To prove the latter statement let us consider Problem 2. We have to prove that we can achieve optimality with $x^\star$.

  • As $x^\star$ is feasible for problem 2, we have to prove that no other $x$ exists with $f(x)<f(x^\star)$
  • It is clear that $g(x)=c$ holds true for any minimizer of problem 2 (This follows from the optimality of $x^\star $ for problem 1)
  • Then, there cannot be any $x$ with $f(x)<f(x^\star)$ as this would object the optimiality of $x^\star$ for problem 1.

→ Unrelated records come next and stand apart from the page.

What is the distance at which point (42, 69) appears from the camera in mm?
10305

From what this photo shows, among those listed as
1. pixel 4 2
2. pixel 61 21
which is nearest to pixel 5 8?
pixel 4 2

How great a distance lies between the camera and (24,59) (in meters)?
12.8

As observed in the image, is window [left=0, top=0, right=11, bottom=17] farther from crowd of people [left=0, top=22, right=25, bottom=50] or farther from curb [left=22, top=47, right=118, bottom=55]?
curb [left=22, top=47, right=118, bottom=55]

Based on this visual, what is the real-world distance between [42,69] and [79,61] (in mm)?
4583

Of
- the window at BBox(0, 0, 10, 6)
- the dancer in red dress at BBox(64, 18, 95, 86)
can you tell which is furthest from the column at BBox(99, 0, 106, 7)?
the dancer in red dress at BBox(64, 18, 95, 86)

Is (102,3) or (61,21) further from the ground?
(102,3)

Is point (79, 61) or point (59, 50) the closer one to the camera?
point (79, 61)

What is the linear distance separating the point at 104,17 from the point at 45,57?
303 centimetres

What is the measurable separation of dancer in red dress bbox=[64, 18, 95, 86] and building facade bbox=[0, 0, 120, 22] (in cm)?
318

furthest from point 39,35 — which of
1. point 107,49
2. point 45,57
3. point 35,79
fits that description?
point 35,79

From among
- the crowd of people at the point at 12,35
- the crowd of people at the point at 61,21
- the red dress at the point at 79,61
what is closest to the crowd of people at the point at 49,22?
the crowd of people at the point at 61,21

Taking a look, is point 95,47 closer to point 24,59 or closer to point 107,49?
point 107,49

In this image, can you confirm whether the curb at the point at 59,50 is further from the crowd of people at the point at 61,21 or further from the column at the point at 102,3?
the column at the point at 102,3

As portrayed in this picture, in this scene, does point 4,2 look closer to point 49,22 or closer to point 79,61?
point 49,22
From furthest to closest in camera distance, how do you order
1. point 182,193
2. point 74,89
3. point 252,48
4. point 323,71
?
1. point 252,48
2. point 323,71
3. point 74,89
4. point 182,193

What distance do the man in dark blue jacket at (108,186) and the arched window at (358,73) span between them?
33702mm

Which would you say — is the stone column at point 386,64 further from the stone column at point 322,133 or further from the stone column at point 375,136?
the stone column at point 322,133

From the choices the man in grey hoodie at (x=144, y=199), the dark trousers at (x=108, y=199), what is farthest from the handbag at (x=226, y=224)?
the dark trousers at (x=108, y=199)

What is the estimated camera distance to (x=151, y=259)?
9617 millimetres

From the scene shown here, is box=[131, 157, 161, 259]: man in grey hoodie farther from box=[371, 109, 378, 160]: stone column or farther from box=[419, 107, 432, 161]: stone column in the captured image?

Remark: If you consider problem 1 and formulte the Langrange function, you could interpret $a\geq0$ as the Langrange multiplier.

0
On

Ert's remarks are good, but his passing mention at the end of his post really is the crux of the matter for most practical models.

Consider the Lagrangian for Problem 2; and for reasons that will become obvious, let's call the Lagrange multiplier for the inequality constraint $\alpha$: $$L(x,\alpha) = f(x) - \alpha ( c - g(x) ) = f(x) + \alpha g(x) - \alpha c$$ As you can see, Problem 1 is, to within an additive constant, just the minimization of the Lagrangian evaluated at a particular value of the Lagrange multiplier. So we can use the Lagrange dual machinery to understand this problem.

For instance, consider the Lagrange dual problem: $$\begin{array}{lll} \text{Problem 3:} & \text{maximize} & \textstyle g(\alpha) \triangleq \inf_x f(x) + \alpha g(x) - \alpha c \\ & \text{subject to} & \alpha \geq 0 \end{array}$$ Let's call the optimal value of Problem 2 above $p^*$, and the optimal value of Problem 3 $d^*$. It is always the case that $p^*\geq d^*$ (weak duality). Under certain conditions, we actually get $p^*=d^*$ (strong duality). A very common such condition is called Slater's condition: if a problem is strictly feasible, then strong duality is assured. In this case, Slater's condition requires that there exist at least one $x$ for which $g(x)<c$. If that is true, then not only is $p^*=d^*$, but we know that the dual optimal is attained: that is, there is at least one $\alpha$ that achieves the optimal value $d^*$.

So how do we map this to your original question? If $g(x)<c$ for at least one $x$, then we can guarantee the existence of a value of $\alpha$ that results in $g(x)=c$ in Problem 1. And that value of $\alpha$ is precisely the optimal point returned by solving Problem 3. Whether it is possible or practical to solve that problem is another matter.

EDIT: Actually, I just realized there may still be cases where we cannot guarantee $g(x)=c$ for any value of $\alpha$. For instance, suppose that $c$ is so large that the constraint $g(x)\leq c$ is inactive at the solution: that is, $g(\bar{x})<c$ where $\bar{x}=\arg\min_x f(x)$. Then $\alpha=0$ is the dual optimal point, and $g(x^*)\neq c$. I think you'll agree this is a minor issue but it's a real one. So this analysis only holds for values of $c$ where the constraint is active; that is, you need some condition like this: $\inf_x f(x) < \inf_{x:g(x)< c} f(x)$.

Slater's condition is sufficient but not necessary. For instance, if $g(x)$ is polyhedral, we can guarantee that $p^*=d^*$ even if Slater's condition does not hold. But we may not be able to find a specific value of $\alpha$; it may be that $\alpha\rightarrow 0$ as the dual problem approaches the optimal value. But frankly, in practice, most of the time a problem this simple is going to exhibit strong duality.

What about the other direction? That is, what if you know $\alpha$; is there a $c$? I think Ert addressed that sufficiently well.